Di un rápido beso a Elizabeth y después tiré de la túnica de esclava de modo que le llegase a la cintura y la obligué a volverse, con el fin de que no mirase hacia la puerta. Satisfecho, me acerqué a la puerta y retiré las dos pesadas vigas y abrí una de las hojas.
Ho-Tu era un hombre bajo y corpulento, de anchos hombros, desnudo hasta la cintura. Tenía vivaces ojos negros, la cabeza afeitada, y un espeso bigote cuyas guías colgaban a los costados de la boca. En su cuello colgaba un tosco adorno, una cadena de hierro con un medallón del mismo metal, que exhibía el símbolo de la Casa de Cernus. Tenía un ancho cinturón de cuero con cuatro hebillas. Del cinturón colgaba la vaina de un cuchillo curvo. También estaba asegurado al cinturón un silbato para impartir órdenes y llamar a los esclavos. Del otro lado del cinturón colgaba una barra para esclavos, parecida a la que se usaba con los tarns, excepto que se emplea para controlar a los seres humanos y no a los animales. Lo mismo que la anterior, había sido creada gracias al esfuerzo conjunto de la Casta de los Médicos y la Casta de los Constructores. Los primeros habían aportado su conocimiento acerca de los nervios y la sensibilidad en los seres humanos, y los Constructores habían explicado ciertos principios y técnicas desarrolladas en la construcción y la manufactura de los focos de energía. A diferencia de la barra utilizada con los tarns, que tiene un sencillo interruptor en el mango, la que se utiliza con los esclavos incluye un dial, y la intensidad de la carga suministrada puede variar desde la que sólo es desagradable hasta la que mata en un instante.
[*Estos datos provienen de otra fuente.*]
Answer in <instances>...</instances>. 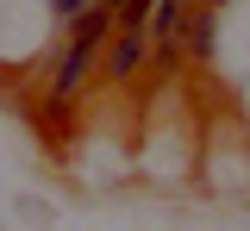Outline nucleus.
<instances>
[{
	"label": "nucleus",
	"mask_w": 250,
	"mask_h": 231,
	"mask_svg": "<svg viewBox=\"0 0 250 231\" xmlns=\"http://www.w3.org/2000/svg\"><path fill=\"white\" fill-rule=\"evenodd\" d=\"M144 50H150V32L144 25H119L113 50H106V81H131L138 63H144Z\"/></svg>",
	"instance_id": "obj_1"
},
{
	"label": "nucleus",
	"mask_w": 250,
	"mask_h": 231,
	"mask_svg": "<svg viewBox=\"0 0 250 231\" xmlns=\"http://www.w3.org/2000/svg\"><path fill=\"white\" fill-rule=\"evenodd\" d=\"M82 6H88V0H50V13H57L62 25H69V19H75V13H82Z\"/></svg>",
	"instance_id": "obj_2"
}]
</instances>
Esta barra, desconocida en la mayoría de las ciudades de Gor, es utilizada casi exclusivamente por los traficantes profesionales de esclavos, quizás a causa de su elevado costo.
Ho-Tu examinó la habitación, vio a Elizabeth y sonrió.
—Veo que sabes cómo tener a una esclava —dijo.
Me encogí de hombros.
—Si te provoca dificultades —dijo Ho-Tu— envíala a las mazmorras. Allí la corregiremos.
—Suelo corregir a mis propios esclavos —dije.
—Por supuesto —dijo Ho-Tu, y movió la cabeza.
En ese instante una barra golpeada por un martillo de hierro resonó en la casa, y otras barras recogieron el sonido y lo repitieron en diferentes pisos de la Casa de Cernus. Pronto descubrí que el día estaba dividido por dichas señales. Es el método utilizado en la casa de un traficante de esclavos, Ho-Tu sonrió.
—Cernus —dijo— reclama tu presencia en la mesa.